Armand Van Helden singles chronology
| "NYC Beat" (2007) | "I Want Your Soul" (2007) | "Je t'aime" (2008) |

= I Want Your Soul =

"I Want Your Soul" is a song by American record producer and DJ Armand Van Helden, and the third single from his seventh studio album, Ghettoblaster.
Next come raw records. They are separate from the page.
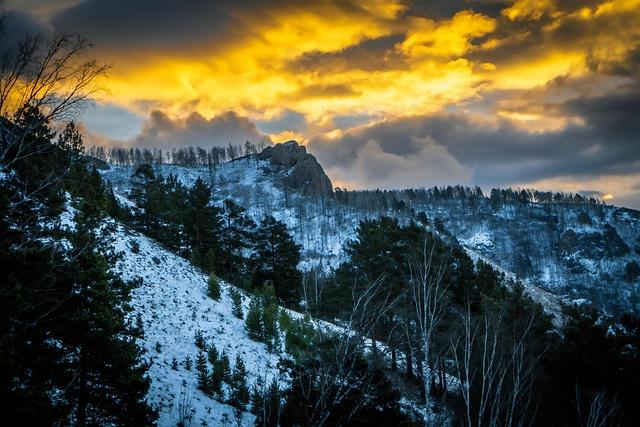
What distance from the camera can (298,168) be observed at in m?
160

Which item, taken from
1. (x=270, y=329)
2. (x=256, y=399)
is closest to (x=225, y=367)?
(x=256, y=399)

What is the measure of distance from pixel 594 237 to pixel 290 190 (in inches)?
5699

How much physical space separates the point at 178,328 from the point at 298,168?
143728 millimetres

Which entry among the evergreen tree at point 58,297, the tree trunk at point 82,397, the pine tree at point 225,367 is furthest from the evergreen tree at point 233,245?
the tree trunk at point 82,397

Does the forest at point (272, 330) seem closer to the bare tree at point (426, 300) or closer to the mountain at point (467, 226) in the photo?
the bare tree at point (426, 300)

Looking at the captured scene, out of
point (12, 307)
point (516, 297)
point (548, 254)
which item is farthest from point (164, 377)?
point (548, 254)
It contains a sample of "Do You Want It Right Now" by Siedah Garrett.

==Track listing==
- Australian CD single
1. "I Want Your Soul" (radio edit) – 3:15
2. "I Want Your Soul" (original) – 6:39
3. "I Want Your Soul" (TV Rock Remix) – 6:41
4. "I Want Your Soul" (Crookers Remix) – 5:01
5. "I Want Your Soul" (Hipp-E's Bonus Remix) – 1:22
6. "I Want Your Soul" (Fake Blood Remix) – 5:28

==Charts==

| Chart (2007) | Peak position |
|---|---|
| Australian ARIA Club Chart | 1 |
| Australian ARIA Singles Chart | 85 |
| Finnish Singles Chart | 10 |
| Hungary (Dance Top 40) | 15 |
| Hungary (Editors' Choice Top 40) | 24 |
| Swedish Singles Chart | 13 |
| UK Singles (Official Charts) | 19 |
| UK Dance Chart | 1 |
| US Billboard Hot Dance Airplay | 3 |

| Chart (2026) | Peak position |
|---|---|
| Ireland (IRMA) | 100 |
| Netherlands (Single Tip) | 23 |

==Certifications==

| Region | Certification | Certified units/sales |
| United Kingdom (BPI) | Platinum | 600,000^{‡} |
^{‡} Sales+streaming figures based on certification alone.